The chromosome 3p21.3-encoded gene, LIMD1, is a critical tumor suppressor involved in human lung cancer development.

Loss of heterozygosity (LOH) and homozygous deletions at chromosome 3p21.3 are common in both small and nonsmall cell lung cancers, indicating the likely presence of tumor suppressor genes (TSGs). Although genetic and epigenetic changes within this region have been identified, the functional significance of these changes has not been explored. Concurrent protein expression and genetic analyses of human lung tumors coupled with functional studies have not been done. Here, we show that expression of the 3p21.3 gene, LIMD1, is frequently down-regulated in human lung tumors. Loss of LIMD1 expression occurs through a combination of gene deletion, LOH, and epigenetic silencing of transcription without evidence for coding region mutations. Experimentally, LIMD1 is a bona fide TSG. Limd1(-/-) mice are predisposed to chemical-induced lung adenocarcinoma and genetic inactivation of Limd1 in mice heterozygous for oncogenic K-Ras(G12D) markedly increased tumor initiation, promotion, and mortality. Thus, we conclude that LIMD1 is a validated chromosome 3p21.3 tumor-suppressor gene involved in human lung cancer development. LIMD1 is a LIM domain containing adapter protein that localizes to E-cadherin cell-cell adhesive junctions, yet also translocates to the nucleus where it has been shown to function as an RB corepressor. As such, LIMD1 has the potential to communicate cell extrinsic or environmental cues with nuclear responses.

Differential subcellular localisation of the tumour suppressor protein LIMD1 in breast cancer correlates with patient survival.

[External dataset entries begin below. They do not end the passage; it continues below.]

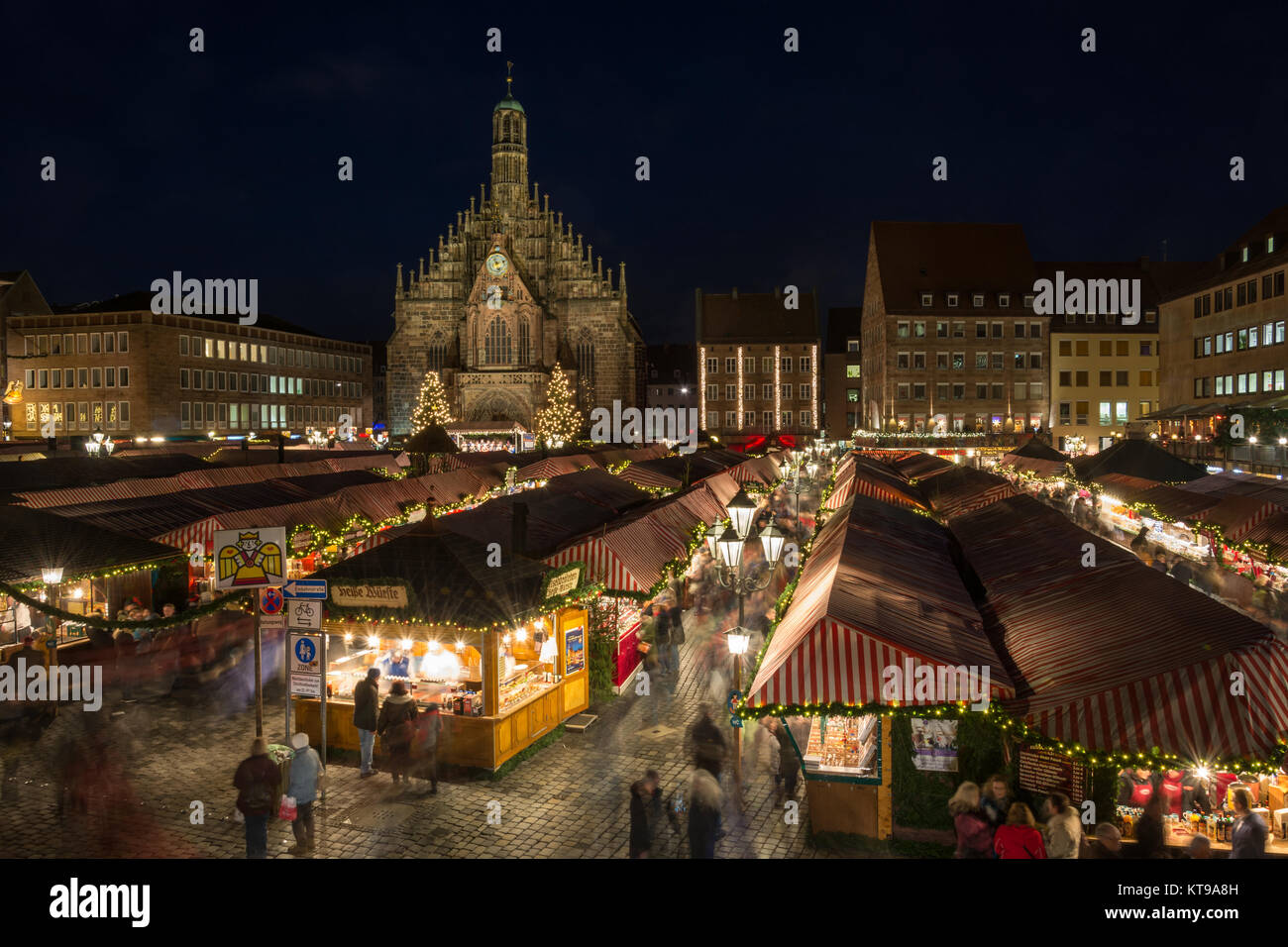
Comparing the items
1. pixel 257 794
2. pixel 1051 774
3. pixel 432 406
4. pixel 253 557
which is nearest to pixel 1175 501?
pixel 1051 774

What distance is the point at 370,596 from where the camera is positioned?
11.0 meters

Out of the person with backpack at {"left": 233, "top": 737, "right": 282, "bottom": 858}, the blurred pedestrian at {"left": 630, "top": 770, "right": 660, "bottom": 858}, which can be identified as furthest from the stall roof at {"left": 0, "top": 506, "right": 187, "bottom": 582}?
the blurred pedestrian at {"left": 630, "top": 770, "right": 660, "bottom": 858}

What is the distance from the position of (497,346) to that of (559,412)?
953 cm

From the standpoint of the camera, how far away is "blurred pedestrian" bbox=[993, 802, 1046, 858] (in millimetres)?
6855

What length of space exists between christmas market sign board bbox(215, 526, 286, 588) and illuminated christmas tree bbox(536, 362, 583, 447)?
5329 centimetres

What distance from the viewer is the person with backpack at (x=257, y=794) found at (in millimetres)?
7938

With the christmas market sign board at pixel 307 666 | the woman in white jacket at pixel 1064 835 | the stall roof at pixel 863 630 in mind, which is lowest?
the woman in white jacket at pixel 1064 835

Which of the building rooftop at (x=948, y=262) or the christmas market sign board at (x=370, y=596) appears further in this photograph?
the building rooftop at (x=948, y=262)

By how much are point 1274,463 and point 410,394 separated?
2382 inches

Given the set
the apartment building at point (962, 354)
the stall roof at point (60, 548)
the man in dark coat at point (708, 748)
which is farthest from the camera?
the apartment building at point (962, 354)

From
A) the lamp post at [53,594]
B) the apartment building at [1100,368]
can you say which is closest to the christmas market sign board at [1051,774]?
the lamp post at [53,594]

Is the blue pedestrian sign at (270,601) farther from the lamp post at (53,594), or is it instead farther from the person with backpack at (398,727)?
the lamp post at (53,594)

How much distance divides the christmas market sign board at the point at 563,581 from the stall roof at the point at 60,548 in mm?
7848

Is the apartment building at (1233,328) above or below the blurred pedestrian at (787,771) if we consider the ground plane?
above
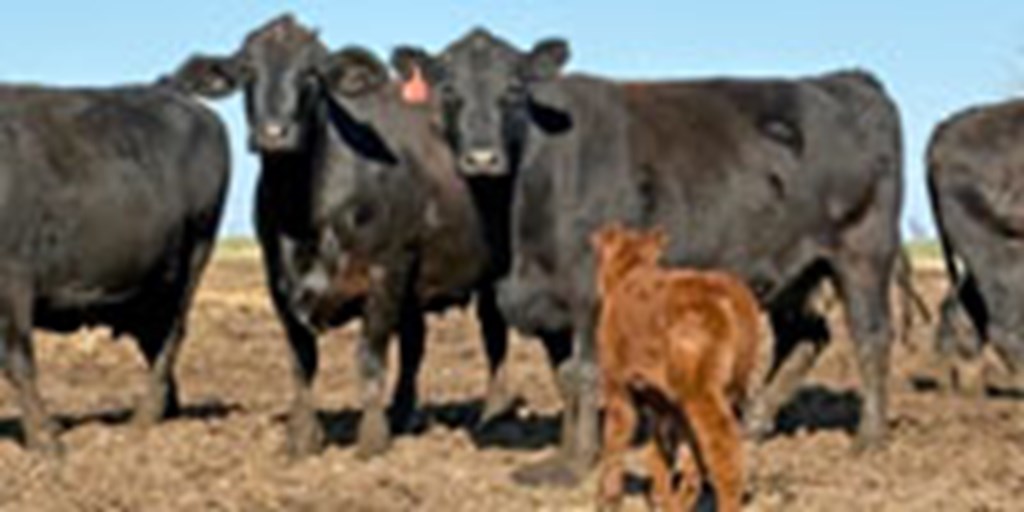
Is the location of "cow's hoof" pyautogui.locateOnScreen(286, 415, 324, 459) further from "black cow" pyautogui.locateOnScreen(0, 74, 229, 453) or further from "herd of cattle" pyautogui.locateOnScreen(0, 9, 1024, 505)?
"black cow" pyautogui.locateOnScreen(0, 74, 229, 453)

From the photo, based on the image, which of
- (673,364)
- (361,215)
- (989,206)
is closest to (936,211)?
(989,206)

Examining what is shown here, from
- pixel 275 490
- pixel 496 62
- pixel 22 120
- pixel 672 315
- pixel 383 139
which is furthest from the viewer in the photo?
pixel 22 120

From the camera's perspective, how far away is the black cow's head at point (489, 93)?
1105 centimetres

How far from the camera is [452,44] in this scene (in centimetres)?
1144

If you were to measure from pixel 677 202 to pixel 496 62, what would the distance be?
1.28m

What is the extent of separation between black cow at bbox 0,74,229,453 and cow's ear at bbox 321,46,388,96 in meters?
1.11

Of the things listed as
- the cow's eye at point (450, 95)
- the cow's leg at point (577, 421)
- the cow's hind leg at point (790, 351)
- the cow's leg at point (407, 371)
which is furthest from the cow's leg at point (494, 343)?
the cow's eye at point (450, 95)

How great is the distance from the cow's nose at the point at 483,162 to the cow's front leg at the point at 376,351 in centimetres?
118

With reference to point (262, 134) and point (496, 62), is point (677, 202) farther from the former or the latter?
point (262, 134)

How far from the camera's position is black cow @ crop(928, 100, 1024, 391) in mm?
12930

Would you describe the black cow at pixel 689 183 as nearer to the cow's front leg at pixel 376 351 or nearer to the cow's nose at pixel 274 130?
the cow's front leg at pixel 376 351

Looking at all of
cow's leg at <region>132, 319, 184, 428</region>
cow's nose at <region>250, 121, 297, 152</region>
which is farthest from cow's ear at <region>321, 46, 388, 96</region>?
cow's leg at <region>132, 319, 184, 428</region>

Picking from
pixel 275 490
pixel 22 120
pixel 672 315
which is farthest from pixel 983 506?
pixel 22 120

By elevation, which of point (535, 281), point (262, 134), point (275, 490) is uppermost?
point (262, 134)
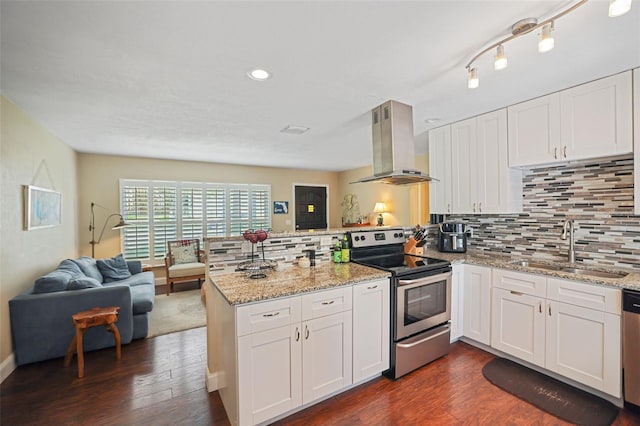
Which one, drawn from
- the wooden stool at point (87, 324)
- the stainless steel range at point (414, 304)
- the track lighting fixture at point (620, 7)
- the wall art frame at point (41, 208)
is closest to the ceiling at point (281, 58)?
the track lighting fixture at point (620, 7)

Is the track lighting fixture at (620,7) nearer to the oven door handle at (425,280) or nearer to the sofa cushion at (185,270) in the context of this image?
the oven door handle at (425,280)

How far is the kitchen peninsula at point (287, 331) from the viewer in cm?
175

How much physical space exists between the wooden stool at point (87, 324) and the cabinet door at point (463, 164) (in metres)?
3.83

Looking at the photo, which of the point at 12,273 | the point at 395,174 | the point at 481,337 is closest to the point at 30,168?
the point at 12,273

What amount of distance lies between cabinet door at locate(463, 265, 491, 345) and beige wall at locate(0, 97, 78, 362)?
14.3 feet

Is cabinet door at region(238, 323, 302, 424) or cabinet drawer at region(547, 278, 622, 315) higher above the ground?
cabinet drawer at region(547, 278, 622, 315)

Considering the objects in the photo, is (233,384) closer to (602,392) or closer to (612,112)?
(602,392)

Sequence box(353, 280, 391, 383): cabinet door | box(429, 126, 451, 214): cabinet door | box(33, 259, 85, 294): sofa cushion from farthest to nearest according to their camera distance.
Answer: box(429, 126, 451, 214): cabinet door, box(33, 259, 85, 294): sofa cushion, box(353, 280, 391, 383): cabinet door

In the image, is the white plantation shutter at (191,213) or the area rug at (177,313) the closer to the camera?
the area rug at (177,313)

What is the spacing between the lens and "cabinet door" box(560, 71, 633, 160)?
212 cm

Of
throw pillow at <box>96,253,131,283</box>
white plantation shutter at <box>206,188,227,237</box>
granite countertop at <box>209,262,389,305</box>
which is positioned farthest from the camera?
white plantation shutter at <box>206,188,227,237</box>

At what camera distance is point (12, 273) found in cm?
268

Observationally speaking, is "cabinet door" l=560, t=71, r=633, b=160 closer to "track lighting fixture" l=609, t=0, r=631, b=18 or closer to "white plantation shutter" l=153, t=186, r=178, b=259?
"track lighting fixture" l=609, t=0, r=631, b=18

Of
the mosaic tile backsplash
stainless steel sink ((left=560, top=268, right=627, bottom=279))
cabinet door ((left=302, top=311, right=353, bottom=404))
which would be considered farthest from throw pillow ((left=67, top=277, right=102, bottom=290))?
stainless steel sink ((left=560, top=268, right=627, bottom=279))
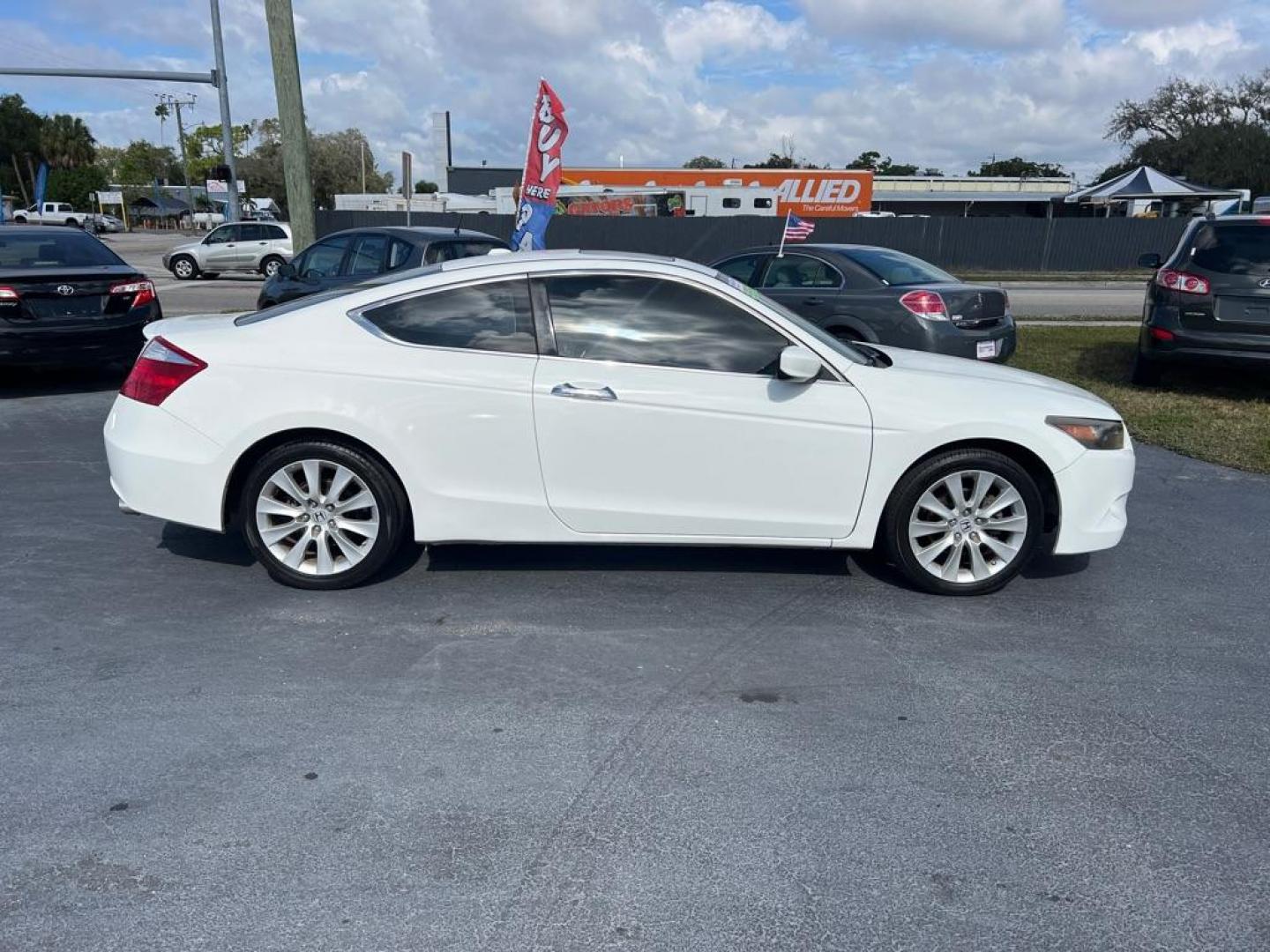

The tumour suppressor gene (TSG) LIM domain containing protein 1 (LIMD1) has been associated with transformation of epithelial cells of the lung and its expression is downregulated in all lung tumour samples tested compared to normal lung matched controls. In the first study of its kind we used an anti-LIMD1 specific monoclonal antibody to investigate expression/localisation of the LIMD1 protein in a well-characterised tissue microarray of breast cancers and normal adjacent epithelia. Comparison of tumour with adjacent normal and distant normal tissue demonstrated that LIMD1 expression is moderate to high compared to tumour. There was also a significant correlation with histological grade (p = 0.0001), tumour size (p = 0.013) and tumour type (p = 0.004) indicating an association with aggressive disease. Cytoplasmic LIMD1 expression was seen in 99.3% of cases, with 43.1% showing both nuclear and cytoplasmic localisation. Absence/loss of nuclear staining showed a strong correlation with patient survival and was indicative of poor prognosis (p = 0.033). There was no association with lymph node status and other clinicopathological parameters. Nuclear staining was more pronounced in better prognosis tumours and normal tissue. This study demonstrates that LIMD1 represents a novel prognostic marker for breast cancer. Combined with the fact that LIMD1 expression is downregulated in lung cancers this clearly indicates that LIMD1 may represent a critical TSG, the function of which is deregulated via overall loss of expression and/or relocalisation within the cell during tumour development. The possible functions of LIMD1 localisation within the nucleus and cytoplasm and its relationship to tumour prognosis are discussed.